Real World Applications

The laws of thermodynamics have many practical applications in the real world, particularly when it comes to understanding the efficiency limits of heat engines. For example, the thermal efficiency of an engine is determined by the second law of thermodynamics. Thermal efficiency refers to the ratio of useful work output to the total heat input. According to the second law, it is impossible for any heat engine to convert all of the heat energy supplied to it into useful work. There will always be some waste heat. This places an upper limit on the thermal efficiency of any engine.

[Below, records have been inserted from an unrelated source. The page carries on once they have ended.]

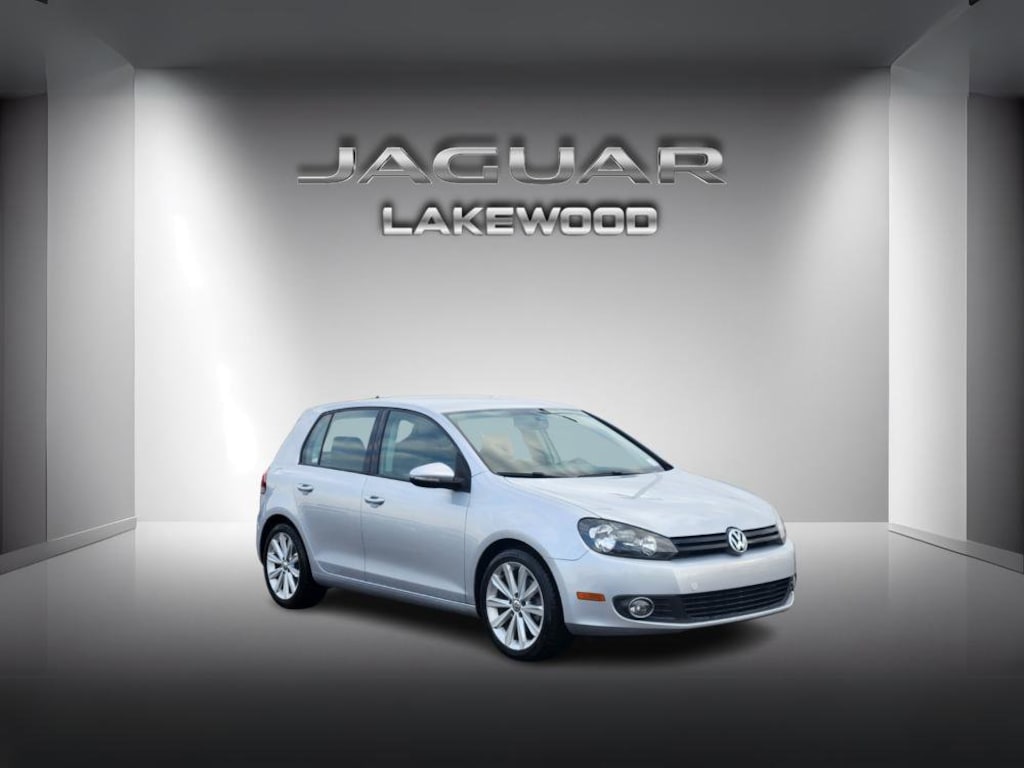 Used 2014 Volkswagen Golf TDI HB Man TDI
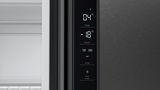 Series 4 French door bottom freezer, multi door 183 x 90.5 cm Black stainless steel KFN96AXEA KFN96AXEA-5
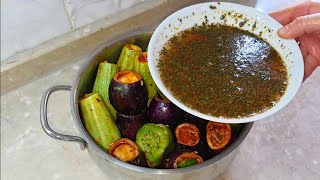 Dolmalari Böyle Pi̇şi̇ri̇n Öyle Lezzetli̇ Oluyor Ki̇ Parmaklarinizi Yersi̇ni̇z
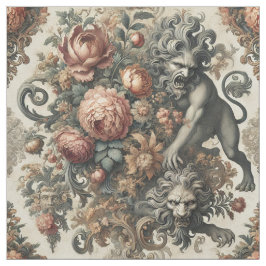 Arkane Apex - Gotische Viktorianische Statement-Ti Stoff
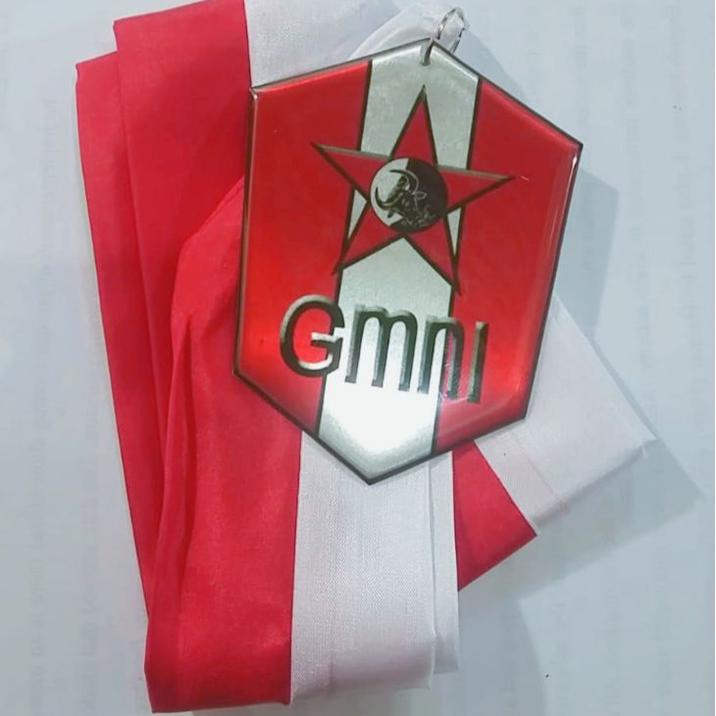 (HARGA BERSAHABAT) Gordon GMNI *Bahan Besi Alumunium *Bonus Stiker GMNI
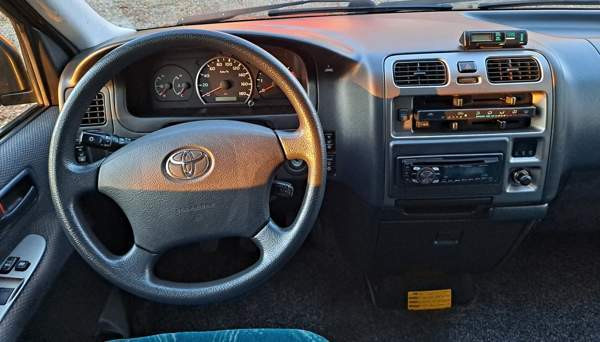 Toyota Hiace Siikajoki – foto 5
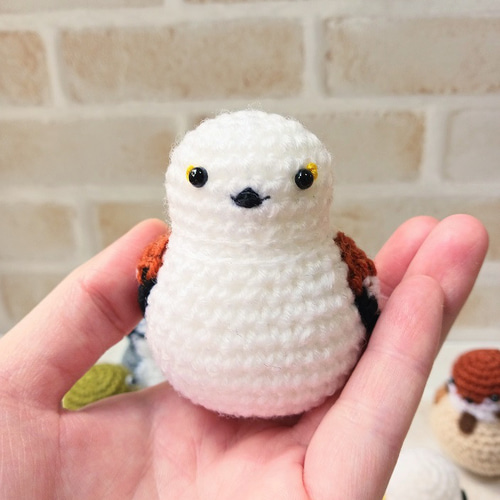 [みるみるM]あみぐるみ 997f57d8c5c9ffc3b29d702e1587d7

A related concept is the Carnot efficiency, which describes the maximum possible efficiency of any heat engine operating between two specific temperatures. The Carnot efficiency limit depends only on the temperature of the hot reservoir and cold reservoir, and not the design of the engine itself. Real world engines have efficiencies below this theoretical Carnot limit.

Understanding these thermodynamic limits allows engineers to determine the maximum possible efficiency of any practical heat engine design, such as internal combustion engines, steam turbines, refrigerators, heat pumps, etc. The laws of thermodynamics set fundamental constraints on how efficiently heat can be converted into work.


The laws of physics clearly demonstrate that energy cannot be created from nothing. The first law of thermodynamics, also known as the law of conservation of energy, states that energy can neither be created nor destroyed in an isolated system. This means that the amount of energy within a closed system always remains constant. Any process that appears to create energy is simply converting energy that already exists in another form.

The second law of thermodynamics states that the entropy, or disorder, of an isolated system can only increase over time. Entropy is a measure of unusable energy, so as entropy increases, the amount of usable energy in a system decreases. This means that perpetual motion machines that can generate unlimited energy are impossible, as they would violate the second law by decreasing entropy over time.

While quantum fluctuations and zero-point energy arise from mathematical principles, they do not allow for the creation of usable energy from nothing. Attempts to harness zero-point energy have not succeeded in creating a perpetual motion machine. The laws of thermodynamics ultimately prohibit any process that claims to create energy from nothing.

In summary, our current scientific understanding says that energy cannot be created from nothing. All energy that is harnessed or utilized comes from the conversion of energy that already exists in the universe. The laws of physics prevent limitless amounts of usable energy from being produced where no energy existed before. While new energy sources and technologies continue to be developed, they all operate within the known laws of thermodynamics.